“Will you come back to the village, now?” asked Olaf.

“Not yet,” said the Brownie. “You and I must travel the world together. Then I’ll go back. Your father should have known better than to pay a Brownie. He should have known that we work for love. Here I have been all this time wearing out brooms on these rocks and polishing a stone, waiting for the village child to find me. And you’ve come!” said the Brownie, as he danced into the cave. He soon returned carrying a little wooden cage with a big cockroach inside. He opened the cage and took the cockroach on his finger.

“You’ve found me,” he kept saying, “you’ve found me! Now there’s nothing left but the travels. Fly, cockroach,” he cried, “fly fast and straight, and tell my brothers that Olaf has come. Tell them to launch the boat. Tell them we are coming—Olaf and I.”

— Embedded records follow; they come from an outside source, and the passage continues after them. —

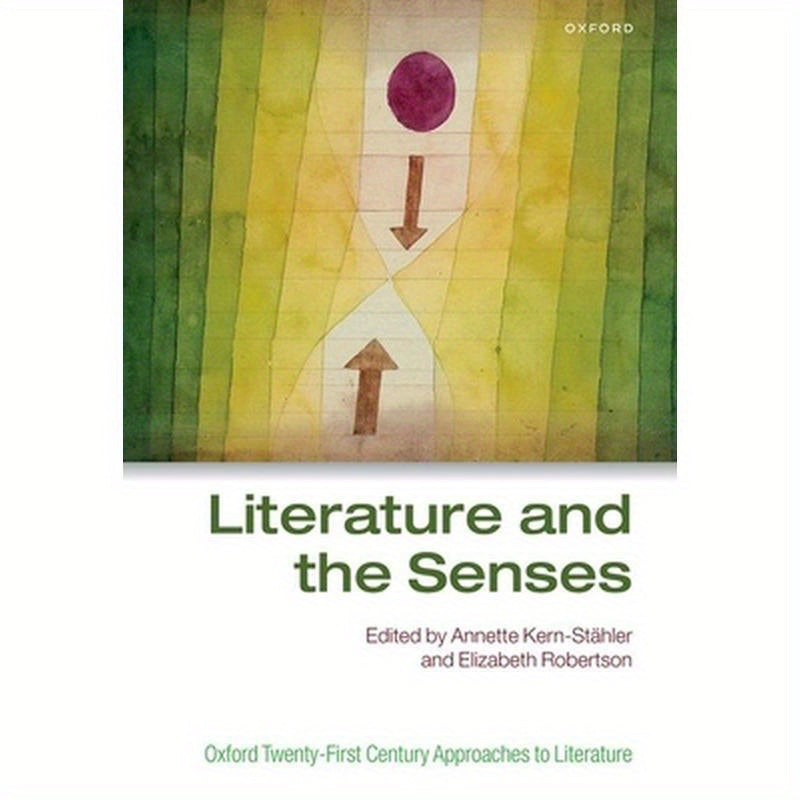 Literature and the Senses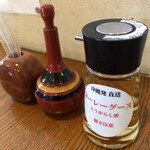 そば季寄せ 楽庵 - 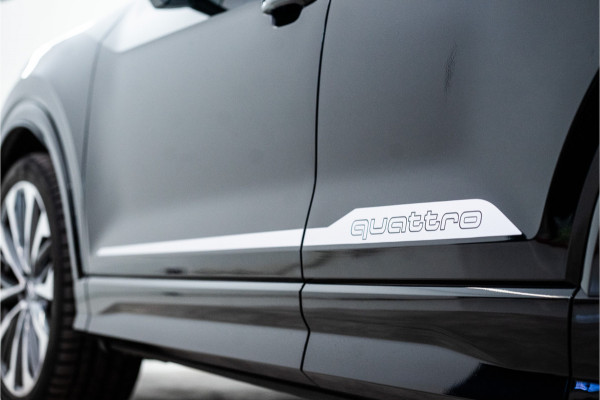 Audi Sq2 2.0 TFSI S Q2 Pro Line+ 301PK | Pano | Sfeer | B&O | LED | VOL! Garantie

He let the cockroach fly from his hand and it boomed away in the still air of the summer night. Olaf heard a kr-r-r-r-r-r in the pine woods. It might, he thought, be the Brownies launching the little boat.

And that is how Olaf found the Brownie and came to make his travels with him. They sailed away—away to Glittering Harbor where great ships lay close together in the golden sunset; they won the marvelous horse and they found the white flower that can be bought only for love—like the Brownies’ services.

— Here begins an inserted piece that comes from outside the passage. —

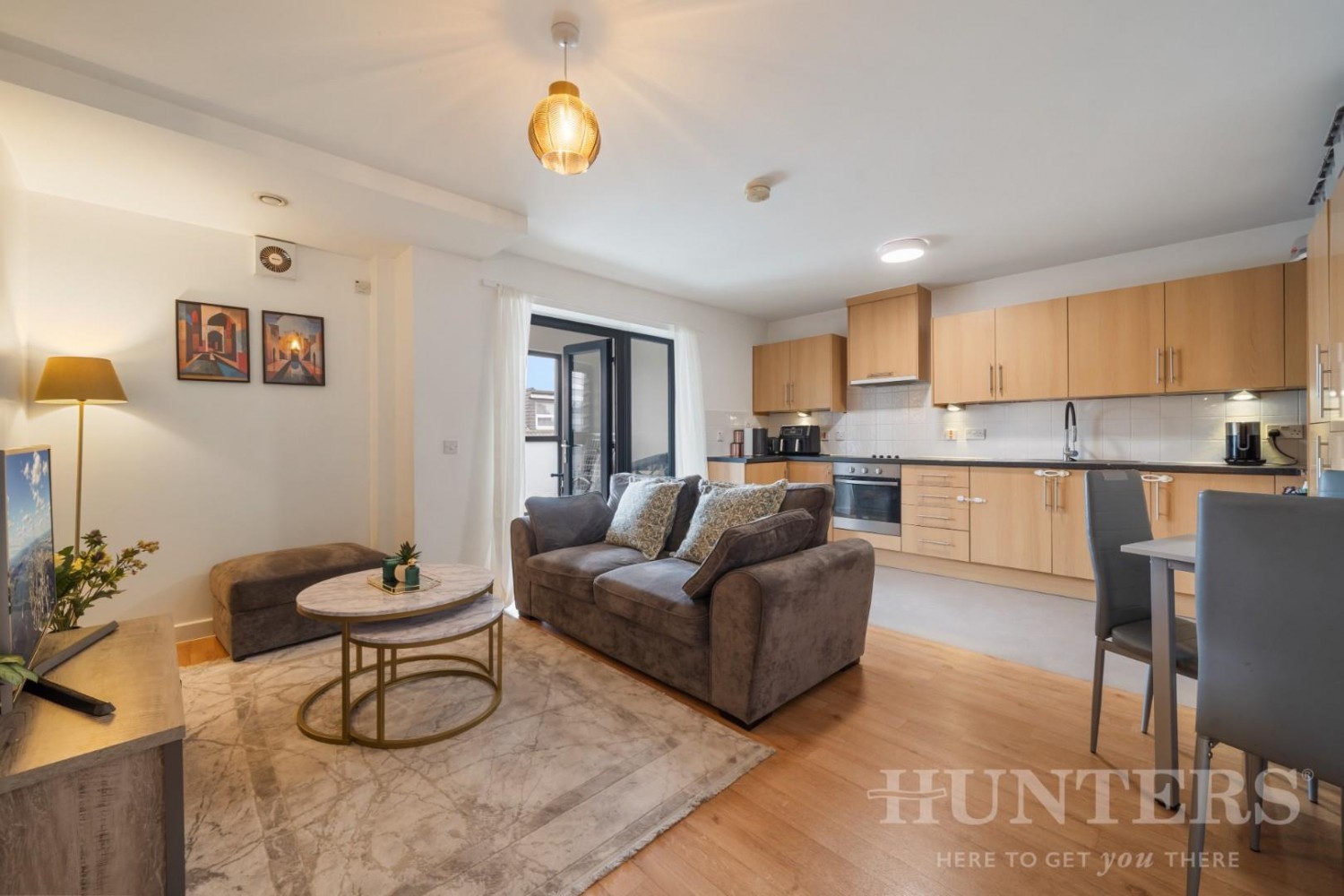 Antill Road, London, N15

By and by their travels were over and Aiken-Drum returned with Olaf to the village of Blednock. And that is why the kitchen floors of these village people are so wonderfully scrubbed and why the pans shine brighter than those in any other kitchens of the country side. And Aiken-Drum has a merry life as he scrubs the pans and washes the dishes, and he is very, very happy to know that he will never be paid for it.

THE POOR LITTLE TURKEY GIRL

All alone in a very old cottage near the border of a village lived a little girl who herded turkeys for a living. She was very, very poor. Her clothes were patched and tattered. Little was ever given to her except the food she lived on from day to day, and now and then a piece of old worn-out clothing.

But the child had a winning face and bright eyes. She had also a very loving disposition. She was always kind to the turkeys which she drove to and from the plains every day, giving to them the affection she longed for but which she herself never received from anyone. The turkeys loved their little mistress in return. They would come immediately at her call and they would go willingly anywhere she wished to send them.